Need for greater efforts 
While government initiatives are the cornerstone for anti-fraud measures, Dr Mahmoud said there is still a big room for improvement, especially at the providers’ end. Furthermore, abusers need to be penalised not only financially but also by legal actions and strong as well as effective processes. “This legal framework will bring everyone on board at the same level of understanding of the economic as well as social impact of abuse,” he said
   Insurers also have an important role to play. Dr Mahmoud said AXA Gulf has formalised a concrete strategy aligned with AXA Group’s fraud control strategy. This strategy operates in three directions: a concurrent control where extensive and frequent training is delivered to the operation team enabling them to identify, detect and report fraud; a retrospective control where campaigns of file review and audits are being conducted by a dedicated and accredited team of fraud investigators; and an analytical and predictive approach flagging abnormal trends across providers and insured.
   Mr Ali said that education is key to understanding the issue, particularly among healthcare workers, many of whom are unable to detect fraudulent activity or are unaware of what is meant by waste and abuse. He elaborated: “Insurers and administrators should have active fraud, waste and abuse (FWA) units to monitor and inspect provider and physician activity. A strong claims data-backed programme of monitoring and inspection on the part of regulators can support such activities. 
   “In addition, health regulators should implement and monitor adherence to clinical guidelines for the major chronic or ‘lifestyle’ illnesses that are prevalent in the region. This will have the effect of reducing abuse.” 
 
Prevention is better than cure
With the GCC’s healthcare expenditure expected to hit as high as $80 billion in 2015, this will not only present the opportunities for growth in revenues, but also for fraud. The problem is compounded as the patterns of fraud schemes change rapidly with time and as perpetrators change their approach, together with the fact that the full extent of healthcare fraud cannot be measured accurately.   

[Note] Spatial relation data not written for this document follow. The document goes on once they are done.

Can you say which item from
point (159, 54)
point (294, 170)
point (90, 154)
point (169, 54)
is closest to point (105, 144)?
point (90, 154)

   But it is never too late and the steps taken so far should send a strong message to the market. Joint initiatives among the industry stakeholders to promote a deeper understanding of the underlying issues and threats are also likely to reap positive results.
 
Fraud, abuse and waste in health insurance
 
• Fraud – an intentional act of deceiving, concealing or misrepresenting information that results in monies being paid to an individual or group. 
 
• Abuse – a practice that includes overprescribing, recommending and charging for unnecessary procedures and other practices by both patients and practitioners that result in non-fraudulent advantage to the perpetrator. 
 
• Waste – the extent to which health funds and resources are used either intentionally or unintentionally in a wasteful or inefficient manner.